start DOCUMENT

The early history of the site is lost due to the catastrophic defeat of the polity in AD 735 by the nearby Petexbatun kingdom with its capital at Dos Pilas, resulting in the destruction of its earlier sculpted monuments. Seibal was reduced to being a vassal state until the destruction of the Petexbatun kingdom in the late 8th century AD. In AD 830 a new elite installed itself at the site with the arrival of Wat’ul Chatel from Ucanal to the east. This new arrival reinvigorated Seibal and allowed it to last to the dawn of the 10th century, well after the Classic Maya collapse had engulfed most of the region.
The site was occupied by the Middle Preclassic, then declined from the Late Preclassic through to the Early Classic, with a renewed expansion in the Late to Terminal Classic before being completely abandoned.
Preclassic period (c. 2000 BC – 250 AD)
Seibal was first settled around 900 BC in the Preclassic Period. It reached its peak population in the Late Preclassic around 200 BC, at the end of the Cantuse ceramic phase (300-200 CE). Ceramics from the deep Middle Preclassic levels at Seibal belong to the little-known Real/Xe phase, found in the western Petén region. A cruciform Olmec-style cache consisting of a bloodletter and jade celts is similar to those found in the Olmec heartland on the Gulf Coast of Mexico, and the artifacts were probably manufactured at La Venta. This cache dates to approximately 900 BC. After the Real/Xe complex, came the Escoba period, dating to approximately 600CE-300CE. The ceramics between these two periods are similar, but Escoba ceramics are more extensive and stratigraphically separated. There is also evidence during this time of the population increase that would peak at the end of the Cantutse period.

end DOCUMENT
start RECORD SET

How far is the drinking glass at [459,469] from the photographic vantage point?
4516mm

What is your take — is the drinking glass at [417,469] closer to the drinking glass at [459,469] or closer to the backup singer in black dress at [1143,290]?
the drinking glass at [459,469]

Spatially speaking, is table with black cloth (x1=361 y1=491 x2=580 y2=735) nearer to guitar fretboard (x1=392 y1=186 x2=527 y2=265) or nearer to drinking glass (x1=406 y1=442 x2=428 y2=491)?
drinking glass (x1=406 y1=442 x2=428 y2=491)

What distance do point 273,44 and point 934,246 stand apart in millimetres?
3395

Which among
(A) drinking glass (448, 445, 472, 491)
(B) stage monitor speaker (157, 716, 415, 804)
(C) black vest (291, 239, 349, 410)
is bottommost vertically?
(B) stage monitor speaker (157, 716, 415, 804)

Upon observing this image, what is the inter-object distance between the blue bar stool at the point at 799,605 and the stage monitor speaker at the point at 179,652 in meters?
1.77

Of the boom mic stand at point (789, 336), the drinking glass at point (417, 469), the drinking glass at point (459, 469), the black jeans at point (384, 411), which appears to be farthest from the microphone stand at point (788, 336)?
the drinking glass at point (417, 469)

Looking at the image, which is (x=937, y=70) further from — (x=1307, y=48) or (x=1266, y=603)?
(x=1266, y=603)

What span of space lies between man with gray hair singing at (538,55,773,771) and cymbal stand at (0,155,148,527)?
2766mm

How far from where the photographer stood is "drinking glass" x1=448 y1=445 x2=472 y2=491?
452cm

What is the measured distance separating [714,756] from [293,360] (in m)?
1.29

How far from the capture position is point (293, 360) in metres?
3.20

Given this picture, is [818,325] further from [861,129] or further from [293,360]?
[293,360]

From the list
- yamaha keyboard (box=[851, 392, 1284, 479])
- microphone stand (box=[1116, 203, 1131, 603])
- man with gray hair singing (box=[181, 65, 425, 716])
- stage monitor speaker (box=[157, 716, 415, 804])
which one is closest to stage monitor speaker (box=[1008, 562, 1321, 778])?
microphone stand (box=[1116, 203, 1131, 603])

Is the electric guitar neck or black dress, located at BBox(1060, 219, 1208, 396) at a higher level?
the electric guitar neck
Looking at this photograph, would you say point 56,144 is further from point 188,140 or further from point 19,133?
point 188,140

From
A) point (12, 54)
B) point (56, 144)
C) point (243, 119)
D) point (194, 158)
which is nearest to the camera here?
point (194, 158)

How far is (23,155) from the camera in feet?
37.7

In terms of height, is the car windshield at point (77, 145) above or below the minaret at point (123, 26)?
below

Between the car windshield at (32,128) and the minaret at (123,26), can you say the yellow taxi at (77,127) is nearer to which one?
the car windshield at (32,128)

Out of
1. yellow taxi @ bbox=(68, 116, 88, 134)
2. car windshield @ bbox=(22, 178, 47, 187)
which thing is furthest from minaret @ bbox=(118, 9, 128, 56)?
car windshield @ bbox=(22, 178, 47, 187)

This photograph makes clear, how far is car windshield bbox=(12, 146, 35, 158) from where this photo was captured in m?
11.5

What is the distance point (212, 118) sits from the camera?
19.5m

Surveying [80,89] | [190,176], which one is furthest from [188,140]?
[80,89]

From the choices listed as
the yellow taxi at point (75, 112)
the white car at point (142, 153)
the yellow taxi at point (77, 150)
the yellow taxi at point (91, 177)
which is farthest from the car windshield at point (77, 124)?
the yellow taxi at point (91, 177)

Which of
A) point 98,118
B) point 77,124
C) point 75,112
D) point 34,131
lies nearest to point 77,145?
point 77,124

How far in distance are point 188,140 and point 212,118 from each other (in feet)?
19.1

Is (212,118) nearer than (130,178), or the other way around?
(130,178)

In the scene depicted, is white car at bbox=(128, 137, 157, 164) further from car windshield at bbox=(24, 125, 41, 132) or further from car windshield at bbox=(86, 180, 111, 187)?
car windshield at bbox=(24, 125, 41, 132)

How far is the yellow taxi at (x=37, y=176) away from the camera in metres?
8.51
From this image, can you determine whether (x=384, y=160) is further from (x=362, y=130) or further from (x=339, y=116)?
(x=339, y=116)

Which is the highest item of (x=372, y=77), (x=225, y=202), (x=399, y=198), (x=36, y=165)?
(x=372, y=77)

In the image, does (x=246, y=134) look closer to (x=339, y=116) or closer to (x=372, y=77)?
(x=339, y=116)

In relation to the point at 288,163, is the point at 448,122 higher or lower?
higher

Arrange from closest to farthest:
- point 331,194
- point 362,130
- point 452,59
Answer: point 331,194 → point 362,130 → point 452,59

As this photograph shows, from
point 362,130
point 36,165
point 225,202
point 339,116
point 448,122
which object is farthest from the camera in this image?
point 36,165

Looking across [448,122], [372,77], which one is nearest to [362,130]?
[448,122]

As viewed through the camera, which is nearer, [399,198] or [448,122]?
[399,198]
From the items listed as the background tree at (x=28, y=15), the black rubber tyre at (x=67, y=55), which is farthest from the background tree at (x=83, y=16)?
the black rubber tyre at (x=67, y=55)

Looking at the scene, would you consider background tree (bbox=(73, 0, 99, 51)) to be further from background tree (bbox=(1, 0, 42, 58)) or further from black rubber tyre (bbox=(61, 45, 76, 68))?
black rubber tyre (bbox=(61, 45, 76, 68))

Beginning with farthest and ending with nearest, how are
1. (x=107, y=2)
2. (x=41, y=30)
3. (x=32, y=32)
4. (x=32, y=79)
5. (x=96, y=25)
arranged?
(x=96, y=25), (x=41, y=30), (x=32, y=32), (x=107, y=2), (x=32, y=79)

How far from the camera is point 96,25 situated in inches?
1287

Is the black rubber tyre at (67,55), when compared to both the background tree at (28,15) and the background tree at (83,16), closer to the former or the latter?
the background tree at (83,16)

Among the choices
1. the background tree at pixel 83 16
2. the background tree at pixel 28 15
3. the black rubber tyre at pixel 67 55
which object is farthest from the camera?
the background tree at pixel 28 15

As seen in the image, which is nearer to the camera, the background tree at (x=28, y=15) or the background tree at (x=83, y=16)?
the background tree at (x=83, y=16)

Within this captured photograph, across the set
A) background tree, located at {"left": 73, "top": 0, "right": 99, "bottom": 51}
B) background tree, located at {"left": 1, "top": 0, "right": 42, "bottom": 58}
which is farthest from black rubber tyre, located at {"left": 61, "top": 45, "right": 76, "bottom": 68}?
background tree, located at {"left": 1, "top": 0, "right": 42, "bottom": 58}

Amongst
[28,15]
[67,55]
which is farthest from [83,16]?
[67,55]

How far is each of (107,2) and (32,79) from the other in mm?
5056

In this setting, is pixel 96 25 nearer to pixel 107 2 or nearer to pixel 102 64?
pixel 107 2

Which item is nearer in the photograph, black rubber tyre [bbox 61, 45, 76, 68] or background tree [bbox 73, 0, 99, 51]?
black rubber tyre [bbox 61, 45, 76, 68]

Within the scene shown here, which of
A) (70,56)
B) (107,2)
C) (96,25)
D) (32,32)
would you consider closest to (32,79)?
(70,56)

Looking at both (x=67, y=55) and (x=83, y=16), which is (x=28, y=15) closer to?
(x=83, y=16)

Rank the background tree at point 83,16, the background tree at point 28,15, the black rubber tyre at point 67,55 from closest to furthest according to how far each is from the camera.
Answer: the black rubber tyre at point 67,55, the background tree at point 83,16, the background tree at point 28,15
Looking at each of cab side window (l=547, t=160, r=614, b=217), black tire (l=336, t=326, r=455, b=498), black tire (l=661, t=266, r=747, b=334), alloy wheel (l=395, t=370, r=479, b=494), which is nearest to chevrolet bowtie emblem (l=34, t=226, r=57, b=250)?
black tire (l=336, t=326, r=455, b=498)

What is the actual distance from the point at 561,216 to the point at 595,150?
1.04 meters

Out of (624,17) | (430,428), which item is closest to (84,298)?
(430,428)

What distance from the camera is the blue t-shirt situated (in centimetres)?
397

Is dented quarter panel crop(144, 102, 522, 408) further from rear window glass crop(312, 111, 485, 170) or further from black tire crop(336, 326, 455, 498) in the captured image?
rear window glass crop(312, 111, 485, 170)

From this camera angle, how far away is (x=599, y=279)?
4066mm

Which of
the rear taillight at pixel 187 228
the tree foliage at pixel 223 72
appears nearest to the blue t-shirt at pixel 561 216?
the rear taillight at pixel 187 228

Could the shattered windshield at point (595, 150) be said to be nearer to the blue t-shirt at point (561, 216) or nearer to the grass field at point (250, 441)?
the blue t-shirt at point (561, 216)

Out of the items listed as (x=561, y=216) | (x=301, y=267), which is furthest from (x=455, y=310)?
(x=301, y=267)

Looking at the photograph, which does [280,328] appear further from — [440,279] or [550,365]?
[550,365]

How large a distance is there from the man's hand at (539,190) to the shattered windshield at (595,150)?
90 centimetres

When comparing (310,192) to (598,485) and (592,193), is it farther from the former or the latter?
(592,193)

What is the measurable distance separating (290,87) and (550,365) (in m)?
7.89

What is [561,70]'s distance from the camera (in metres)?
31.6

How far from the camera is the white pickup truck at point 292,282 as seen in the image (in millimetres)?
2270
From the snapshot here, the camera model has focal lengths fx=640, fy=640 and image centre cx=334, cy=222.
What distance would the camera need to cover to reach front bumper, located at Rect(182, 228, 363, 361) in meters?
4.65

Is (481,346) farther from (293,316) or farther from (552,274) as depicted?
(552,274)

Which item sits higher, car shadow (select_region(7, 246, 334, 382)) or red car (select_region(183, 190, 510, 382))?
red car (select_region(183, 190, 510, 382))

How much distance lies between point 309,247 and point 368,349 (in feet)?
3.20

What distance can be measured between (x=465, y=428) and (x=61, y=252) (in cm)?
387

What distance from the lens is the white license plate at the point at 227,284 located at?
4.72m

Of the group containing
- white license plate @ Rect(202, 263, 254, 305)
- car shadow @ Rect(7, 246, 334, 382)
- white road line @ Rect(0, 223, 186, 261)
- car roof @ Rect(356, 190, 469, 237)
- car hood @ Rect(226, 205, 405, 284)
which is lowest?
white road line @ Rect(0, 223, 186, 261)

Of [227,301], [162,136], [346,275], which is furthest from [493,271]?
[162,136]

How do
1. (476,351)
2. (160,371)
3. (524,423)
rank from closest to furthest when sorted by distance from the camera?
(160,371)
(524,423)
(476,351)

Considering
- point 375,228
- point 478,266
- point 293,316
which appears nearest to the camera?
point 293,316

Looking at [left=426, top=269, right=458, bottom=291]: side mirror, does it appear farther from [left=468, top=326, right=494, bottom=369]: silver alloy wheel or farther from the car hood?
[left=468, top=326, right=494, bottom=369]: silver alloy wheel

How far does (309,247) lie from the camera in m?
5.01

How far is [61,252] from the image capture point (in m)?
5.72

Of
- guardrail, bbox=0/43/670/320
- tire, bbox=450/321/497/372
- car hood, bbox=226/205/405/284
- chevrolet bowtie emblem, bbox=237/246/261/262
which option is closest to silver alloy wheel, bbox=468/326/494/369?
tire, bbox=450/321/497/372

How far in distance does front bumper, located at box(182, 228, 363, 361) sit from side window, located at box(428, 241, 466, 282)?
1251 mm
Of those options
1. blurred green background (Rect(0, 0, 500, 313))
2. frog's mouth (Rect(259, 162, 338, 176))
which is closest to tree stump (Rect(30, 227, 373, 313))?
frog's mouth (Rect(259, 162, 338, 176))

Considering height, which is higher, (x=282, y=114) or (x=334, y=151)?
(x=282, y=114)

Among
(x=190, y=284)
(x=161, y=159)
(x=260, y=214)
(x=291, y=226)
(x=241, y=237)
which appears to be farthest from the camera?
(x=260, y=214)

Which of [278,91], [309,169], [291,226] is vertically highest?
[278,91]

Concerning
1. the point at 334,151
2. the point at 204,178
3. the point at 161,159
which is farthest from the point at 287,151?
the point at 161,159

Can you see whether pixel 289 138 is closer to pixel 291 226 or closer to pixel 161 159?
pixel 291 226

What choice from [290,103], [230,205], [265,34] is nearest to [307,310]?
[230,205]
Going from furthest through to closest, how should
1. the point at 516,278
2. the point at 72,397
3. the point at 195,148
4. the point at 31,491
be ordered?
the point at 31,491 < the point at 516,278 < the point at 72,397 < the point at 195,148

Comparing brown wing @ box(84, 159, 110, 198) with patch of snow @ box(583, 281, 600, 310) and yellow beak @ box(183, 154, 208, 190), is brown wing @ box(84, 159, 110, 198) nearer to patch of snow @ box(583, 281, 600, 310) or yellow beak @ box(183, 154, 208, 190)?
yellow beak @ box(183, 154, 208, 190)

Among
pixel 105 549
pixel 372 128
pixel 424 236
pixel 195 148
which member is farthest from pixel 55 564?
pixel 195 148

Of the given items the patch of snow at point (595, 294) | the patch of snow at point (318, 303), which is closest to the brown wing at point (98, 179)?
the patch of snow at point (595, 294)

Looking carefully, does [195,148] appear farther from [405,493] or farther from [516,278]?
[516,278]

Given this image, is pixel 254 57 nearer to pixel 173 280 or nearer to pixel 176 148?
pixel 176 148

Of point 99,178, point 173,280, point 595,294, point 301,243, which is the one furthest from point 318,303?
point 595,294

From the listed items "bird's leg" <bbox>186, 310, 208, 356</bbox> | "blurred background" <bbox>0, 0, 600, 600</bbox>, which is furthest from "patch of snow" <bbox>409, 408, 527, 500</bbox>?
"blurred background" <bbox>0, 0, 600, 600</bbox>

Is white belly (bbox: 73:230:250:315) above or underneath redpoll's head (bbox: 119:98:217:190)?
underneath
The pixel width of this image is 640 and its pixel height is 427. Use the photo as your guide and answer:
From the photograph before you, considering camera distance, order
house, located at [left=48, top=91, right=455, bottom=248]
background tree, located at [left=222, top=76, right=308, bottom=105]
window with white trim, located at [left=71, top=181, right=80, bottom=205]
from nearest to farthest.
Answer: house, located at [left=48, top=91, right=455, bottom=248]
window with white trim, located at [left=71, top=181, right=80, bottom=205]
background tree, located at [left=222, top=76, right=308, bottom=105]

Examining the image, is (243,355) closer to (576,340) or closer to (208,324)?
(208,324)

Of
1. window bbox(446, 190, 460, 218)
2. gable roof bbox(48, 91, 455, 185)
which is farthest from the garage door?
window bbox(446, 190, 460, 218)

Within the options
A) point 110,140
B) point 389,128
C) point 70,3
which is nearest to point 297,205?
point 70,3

end RECORD SET

- _OBJECTIVES_
(a) Condense the paragraph of the Seibal text that begins "The early history of the site is lost" into a short list of its main facts.
(b) According to the Seibal text, are the following statements correct? Answer yes or no to each, and quote the words that decide it. (i) Seibal was first settled around 900 BC. (ii) Wat’ul Chatel came to Seibal from Dos Pilas. (iii) The Olmec-style cache includes a bloodletter and jade celts.
(c) Why, according to the Seibal text, is the early history of the site lost?

- _ANSWERS BY TASK_
(a)
- Seibal's early history is lost because the Petexbatun kingdom, with its capital at Dos Pilas, defeated it in AD 735 and destroyed its earlier sculpted monuments.
- Seibal then remained a vassal state until the Petexbatun kingdom was destroyed in the late 8th century AD.
- In AD 830 a new elite arrived with Wat’ul Chatel from Ucanal, to the east.
- This new elite reinvigorated Seibal, which lasted until the dawn of the 10th century, well after the Classic Maya collapse had engulfed most of the region.

(b)
(i) Yes: "Seibal was first settled around 900 BC in the Preclassic Period."
(ii) No: "with the arrival of Wat’ul Chatel from Ucanal to the east."
(iii) Yes: "A cruciform Olmec-style cache consisting of a bloodletter and jade celts"

(c) In AD 735 the nearby Petexbatun kingdom, with its capital at Dos Pilas, inflicted a catastrophic defeat on Seibal. This defeat led to the destruction of the site's earlier sculpted monuments, and with them its early history.